Top of TEXT BLOCK

Once corporations achieve transparency, productivity can be unleashed. The chapter “Super Results from Everyday People” stands as the best in the book. It references three types of augmentation. The first, amplification, envisions AI agents providing data-driven insights. One key example is the Elbo chair, where machine-interpreted parameters led to a more comfortable end design easier to make—and not envisioned by human designers. Collaboration allows AI agents to facilitate interaction with scalable services, such as tailored personal assistants like Alexa and Siri. Finally, embodiment seeks to improve humans as in Amazon warehouses, where robot appendages and automated carts expedite millions of deliveries daily. Expanded AI appears in a Mercedes example where automating processes disappears in favor of allowing every customer to invent a personalized car.
The last section highlights eight new skills before exploring the MELDS framework in businesses today. Fusion skills are areas where old work disappears to investigate interaction benefits. Of the eight, my favorite fusion skill is reciprocal apprenticing. This model uses an AI to train the human while using the human to train the AI. One would potentially see this skill in maintenance activities, where a machine might teach a human the proper repairs to make. Sometimes, things that humans perceive might impact outcomes, such as contextual references about usage or preferences that are not apparent to the machine. At the same time, the human benefits from the AI’s stored knowledge.
This work expertly explores the synthesis of man and machine. While Daugherty and Wilson skillfully lay out parameters, my biggest objection is that the work was not sufficiently technical. From a business perspective, many proposed options appear simplistic: buy the machine, train the algorithm, and watch the cash mount up. Many AI solutions are incredibly complicated; it requires years of practice to create the right algorithm and a sufficiently lightweight model to make the solution usable. One sees the expanded use of graphical processing units (GPU) to model tools in the academic world and industry. While it is possible to rent, borrow, or otherwise temporarily acquire these GPUs, the systems remain exceedingly expensive. The average programmer can build, run, and train a generic ML agent within 15 minutes today. Aligning those systems to precisely fit the right solutions, acquire the data, and deliver useful answers still requires a great deal of technical acumen.
Overall, Human + Machine offers a comprehensive look into how today’s business practices must shift to incorporate new technology. Moving beyond the 3rd Industrial Revolution of digital into a fourth revolution based on AI, ML, and on-demand capabilities requires setting a framework and actively pursuing goals. The MELDS system offers a way for businesses or other organizations to set goals and chart the path ahead. All improvements first require understanding where one is today and where the future path lies. Daugherty and Wilson set the tone, provide examples, and offer their vision for tomorrow.
A quick read and an excellent summary, I strongly recommend Human + Machine for strategic leaders, futurists, and those hoping to employ AI and machine learning (ML) tools to improve everyday and unique tasks in their organizations.

Bottom of TEXT BLOCK
Top of DATA EXTRACTS

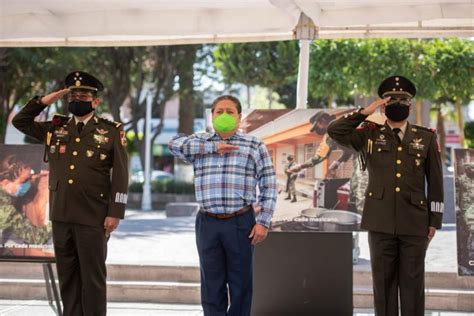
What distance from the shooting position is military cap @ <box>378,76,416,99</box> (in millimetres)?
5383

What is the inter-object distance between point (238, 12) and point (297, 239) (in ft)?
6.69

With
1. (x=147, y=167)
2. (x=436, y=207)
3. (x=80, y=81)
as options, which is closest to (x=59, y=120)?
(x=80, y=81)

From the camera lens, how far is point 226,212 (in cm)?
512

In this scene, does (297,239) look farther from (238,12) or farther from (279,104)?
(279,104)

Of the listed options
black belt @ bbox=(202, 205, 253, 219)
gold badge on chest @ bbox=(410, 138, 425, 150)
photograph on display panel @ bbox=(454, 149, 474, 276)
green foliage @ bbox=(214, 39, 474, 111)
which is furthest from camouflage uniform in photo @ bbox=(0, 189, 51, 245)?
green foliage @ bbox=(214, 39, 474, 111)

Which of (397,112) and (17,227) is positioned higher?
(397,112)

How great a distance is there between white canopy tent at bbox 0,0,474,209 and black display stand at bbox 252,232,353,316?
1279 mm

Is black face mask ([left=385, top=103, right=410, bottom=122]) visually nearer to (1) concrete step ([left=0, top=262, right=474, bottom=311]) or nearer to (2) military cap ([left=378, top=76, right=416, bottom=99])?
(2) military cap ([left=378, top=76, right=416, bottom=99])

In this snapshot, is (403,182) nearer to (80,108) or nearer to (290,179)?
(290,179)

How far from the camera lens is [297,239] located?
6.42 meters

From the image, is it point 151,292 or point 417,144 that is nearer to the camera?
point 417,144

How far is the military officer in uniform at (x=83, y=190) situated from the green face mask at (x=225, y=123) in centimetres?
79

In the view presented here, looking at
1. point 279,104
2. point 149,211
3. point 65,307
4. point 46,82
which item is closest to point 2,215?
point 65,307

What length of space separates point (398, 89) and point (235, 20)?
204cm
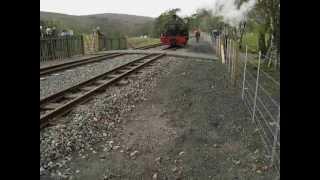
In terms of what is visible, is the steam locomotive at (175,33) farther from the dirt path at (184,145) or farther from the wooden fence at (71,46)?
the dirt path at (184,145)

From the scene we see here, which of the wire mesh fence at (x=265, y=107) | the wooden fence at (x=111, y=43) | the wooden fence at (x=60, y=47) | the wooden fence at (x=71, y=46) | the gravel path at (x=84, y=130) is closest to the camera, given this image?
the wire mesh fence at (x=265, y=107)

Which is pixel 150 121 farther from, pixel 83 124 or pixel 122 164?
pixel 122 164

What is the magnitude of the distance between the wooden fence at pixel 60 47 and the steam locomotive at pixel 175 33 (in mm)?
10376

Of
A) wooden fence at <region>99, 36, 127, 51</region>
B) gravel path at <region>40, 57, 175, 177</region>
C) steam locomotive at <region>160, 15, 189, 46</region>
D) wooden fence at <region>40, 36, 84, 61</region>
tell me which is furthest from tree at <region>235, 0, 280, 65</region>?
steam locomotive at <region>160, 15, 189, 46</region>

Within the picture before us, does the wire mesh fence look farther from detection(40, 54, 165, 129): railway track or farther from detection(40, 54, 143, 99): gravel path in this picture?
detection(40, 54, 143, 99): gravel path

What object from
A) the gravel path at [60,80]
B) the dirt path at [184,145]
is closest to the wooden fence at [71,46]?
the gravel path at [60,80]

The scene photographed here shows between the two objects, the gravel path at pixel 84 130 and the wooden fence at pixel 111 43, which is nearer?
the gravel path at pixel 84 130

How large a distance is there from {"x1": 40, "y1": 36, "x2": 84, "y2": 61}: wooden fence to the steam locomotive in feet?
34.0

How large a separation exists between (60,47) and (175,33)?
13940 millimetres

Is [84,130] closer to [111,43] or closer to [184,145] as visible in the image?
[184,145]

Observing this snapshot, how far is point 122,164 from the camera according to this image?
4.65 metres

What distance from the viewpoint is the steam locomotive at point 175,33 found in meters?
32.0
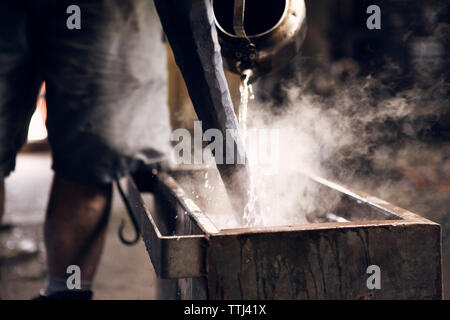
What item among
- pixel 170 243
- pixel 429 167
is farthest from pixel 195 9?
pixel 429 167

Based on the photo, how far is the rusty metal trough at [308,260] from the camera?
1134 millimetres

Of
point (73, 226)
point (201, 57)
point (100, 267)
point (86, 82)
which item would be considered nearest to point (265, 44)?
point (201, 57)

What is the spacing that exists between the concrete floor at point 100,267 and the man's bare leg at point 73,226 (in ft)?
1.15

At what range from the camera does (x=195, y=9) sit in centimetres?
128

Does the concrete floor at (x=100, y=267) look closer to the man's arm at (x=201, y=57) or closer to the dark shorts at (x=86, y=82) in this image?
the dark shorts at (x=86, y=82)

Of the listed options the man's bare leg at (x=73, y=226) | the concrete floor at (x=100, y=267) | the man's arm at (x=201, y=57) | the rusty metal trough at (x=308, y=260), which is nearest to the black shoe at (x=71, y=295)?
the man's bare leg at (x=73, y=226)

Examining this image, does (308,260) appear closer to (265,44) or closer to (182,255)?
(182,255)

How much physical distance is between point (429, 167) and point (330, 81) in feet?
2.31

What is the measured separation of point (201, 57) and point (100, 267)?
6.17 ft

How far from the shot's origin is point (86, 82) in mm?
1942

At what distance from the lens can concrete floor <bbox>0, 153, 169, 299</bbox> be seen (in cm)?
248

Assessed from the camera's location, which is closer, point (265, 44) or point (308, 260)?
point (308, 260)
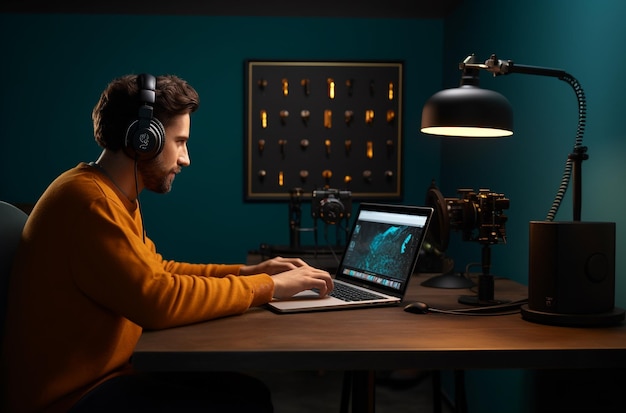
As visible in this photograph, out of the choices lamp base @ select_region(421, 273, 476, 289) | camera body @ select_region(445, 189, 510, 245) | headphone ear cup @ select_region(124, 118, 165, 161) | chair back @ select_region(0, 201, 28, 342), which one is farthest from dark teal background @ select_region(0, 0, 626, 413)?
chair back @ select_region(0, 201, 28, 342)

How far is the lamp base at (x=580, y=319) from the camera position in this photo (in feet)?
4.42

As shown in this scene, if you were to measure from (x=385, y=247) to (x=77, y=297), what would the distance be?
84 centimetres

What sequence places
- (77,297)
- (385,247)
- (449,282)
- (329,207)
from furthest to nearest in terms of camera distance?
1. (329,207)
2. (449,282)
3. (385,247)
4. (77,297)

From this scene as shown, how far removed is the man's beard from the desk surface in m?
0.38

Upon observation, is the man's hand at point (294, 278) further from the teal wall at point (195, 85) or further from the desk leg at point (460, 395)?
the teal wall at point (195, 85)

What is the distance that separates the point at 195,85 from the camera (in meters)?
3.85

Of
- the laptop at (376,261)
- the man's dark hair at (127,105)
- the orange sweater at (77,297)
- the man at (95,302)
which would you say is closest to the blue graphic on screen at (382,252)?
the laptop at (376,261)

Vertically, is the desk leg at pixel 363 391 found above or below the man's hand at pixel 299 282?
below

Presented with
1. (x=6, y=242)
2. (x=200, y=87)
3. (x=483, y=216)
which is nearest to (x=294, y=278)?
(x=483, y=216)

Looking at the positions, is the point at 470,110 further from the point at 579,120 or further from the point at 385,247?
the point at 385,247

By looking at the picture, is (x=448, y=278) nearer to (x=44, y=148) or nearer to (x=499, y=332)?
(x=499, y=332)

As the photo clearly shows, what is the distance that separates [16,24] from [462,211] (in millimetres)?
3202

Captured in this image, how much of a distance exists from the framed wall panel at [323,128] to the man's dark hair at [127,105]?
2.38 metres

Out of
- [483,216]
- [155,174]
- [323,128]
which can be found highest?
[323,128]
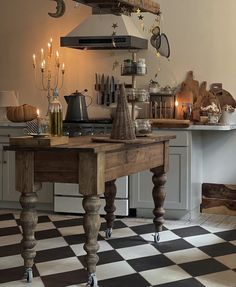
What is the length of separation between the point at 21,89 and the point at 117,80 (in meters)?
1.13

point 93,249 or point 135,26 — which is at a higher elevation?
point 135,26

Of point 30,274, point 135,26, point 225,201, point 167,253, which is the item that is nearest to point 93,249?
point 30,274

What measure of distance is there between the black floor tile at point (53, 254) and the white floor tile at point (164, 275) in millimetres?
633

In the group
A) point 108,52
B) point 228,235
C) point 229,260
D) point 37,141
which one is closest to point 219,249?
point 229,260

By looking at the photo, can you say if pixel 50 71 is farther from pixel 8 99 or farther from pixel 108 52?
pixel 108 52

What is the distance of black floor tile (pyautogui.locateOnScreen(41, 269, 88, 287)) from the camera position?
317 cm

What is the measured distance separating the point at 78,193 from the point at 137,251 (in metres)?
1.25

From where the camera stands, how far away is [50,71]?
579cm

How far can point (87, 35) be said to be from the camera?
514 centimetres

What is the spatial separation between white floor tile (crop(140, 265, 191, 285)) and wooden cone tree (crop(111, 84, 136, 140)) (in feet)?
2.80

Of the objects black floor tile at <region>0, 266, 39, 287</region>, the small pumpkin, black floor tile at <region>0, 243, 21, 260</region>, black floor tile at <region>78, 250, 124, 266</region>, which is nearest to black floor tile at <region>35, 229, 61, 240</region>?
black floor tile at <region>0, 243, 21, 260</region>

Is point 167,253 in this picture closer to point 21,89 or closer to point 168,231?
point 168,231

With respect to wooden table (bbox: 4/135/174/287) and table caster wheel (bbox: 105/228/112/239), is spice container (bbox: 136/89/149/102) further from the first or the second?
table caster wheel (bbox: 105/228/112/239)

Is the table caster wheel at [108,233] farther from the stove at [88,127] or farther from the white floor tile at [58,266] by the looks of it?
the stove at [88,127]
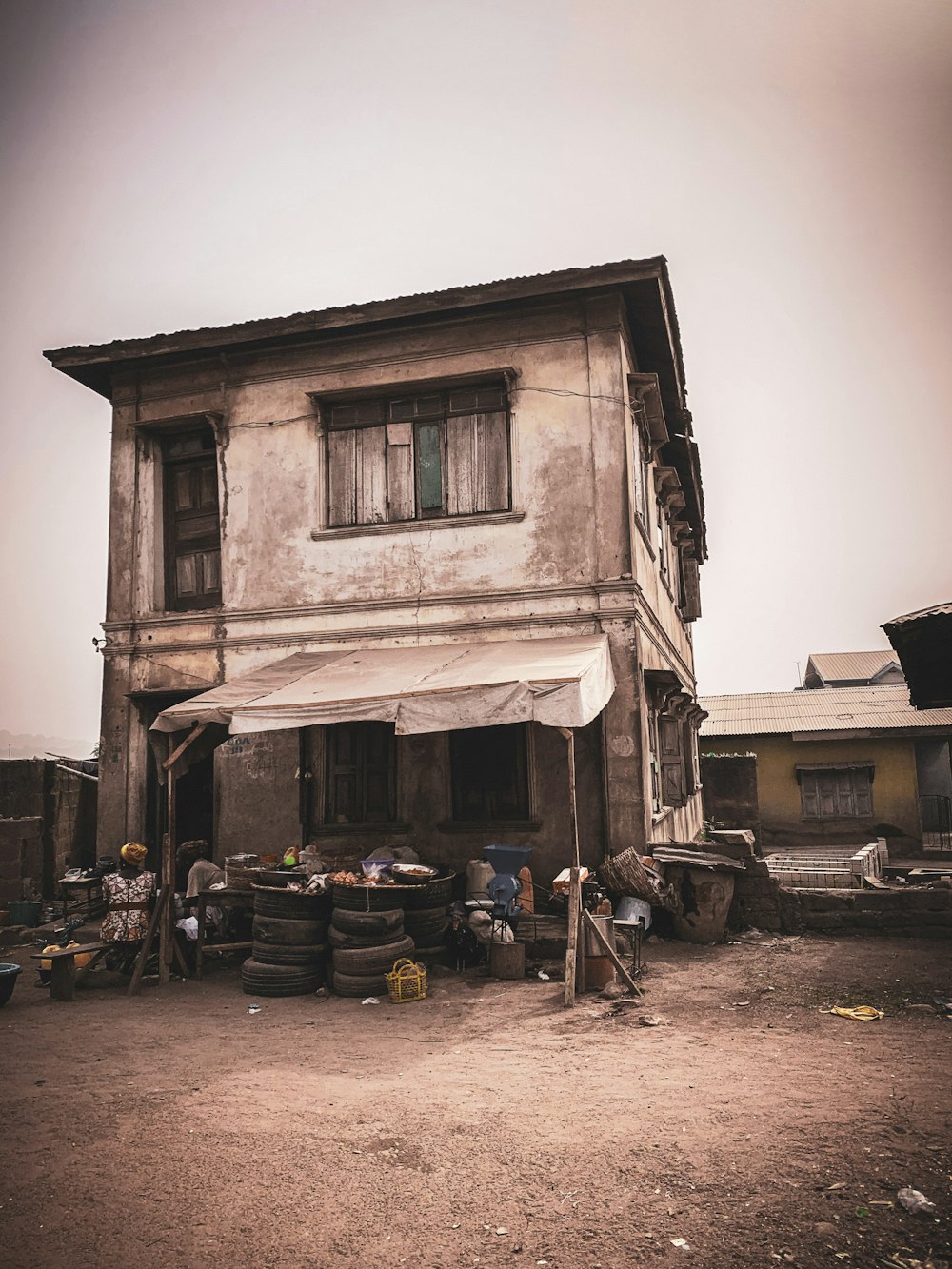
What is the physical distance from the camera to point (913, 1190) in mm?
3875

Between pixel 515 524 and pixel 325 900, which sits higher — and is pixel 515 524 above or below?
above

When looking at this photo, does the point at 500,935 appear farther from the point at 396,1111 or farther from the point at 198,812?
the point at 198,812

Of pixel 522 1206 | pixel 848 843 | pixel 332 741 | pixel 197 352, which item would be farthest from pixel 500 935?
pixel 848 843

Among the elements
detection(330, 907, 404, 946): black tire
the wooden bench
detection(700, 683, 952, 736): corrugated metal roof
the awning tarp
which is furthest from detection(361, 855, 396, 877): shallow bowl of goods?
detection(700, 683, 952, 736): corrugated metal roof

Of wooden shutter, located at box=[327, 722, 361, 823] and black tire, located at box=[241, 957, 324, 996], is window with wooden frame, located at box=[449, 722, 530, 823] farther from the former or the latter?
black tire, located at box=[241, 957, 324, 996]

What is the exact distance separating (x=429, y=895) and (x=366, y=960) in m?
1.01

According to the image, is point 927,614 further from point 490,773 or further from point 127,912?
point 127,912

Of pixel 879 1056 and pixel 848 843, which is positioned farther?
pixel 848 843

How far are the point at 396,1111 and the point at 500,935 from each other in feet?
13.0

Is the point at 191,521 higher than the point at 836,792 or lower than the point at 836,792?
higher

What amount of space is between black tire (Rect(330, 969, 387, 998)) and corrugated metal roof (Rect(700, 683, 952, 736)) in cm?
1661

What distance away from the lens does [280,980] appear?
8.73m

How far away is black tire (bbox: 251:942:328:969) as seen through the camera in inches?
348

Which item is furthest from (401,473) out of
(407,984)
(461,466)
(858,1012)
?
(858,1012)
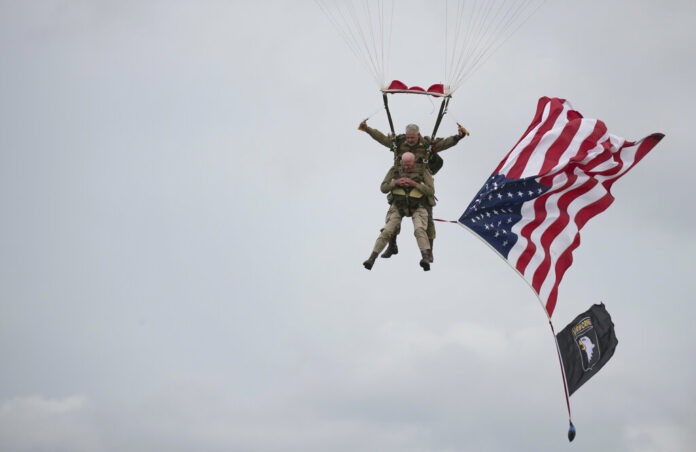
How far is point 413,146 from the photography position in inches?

Bottom of DATA EXTRACTS

- [EXERCISE AIM]:
Answer these questions about the book review:
1. What product is the example where machine-interpreted parameters produced a more comfortable design?
2. Which fusion skill does the reviewer call a favorite?
3. How long does it take the average programmer today to build, run, and train a generic ML agent?

- [OUTPUT FOR THIS EXERCISE]:
1. The Elbo chair
2. Reciprocal apprenticing
3. Within 15 minutes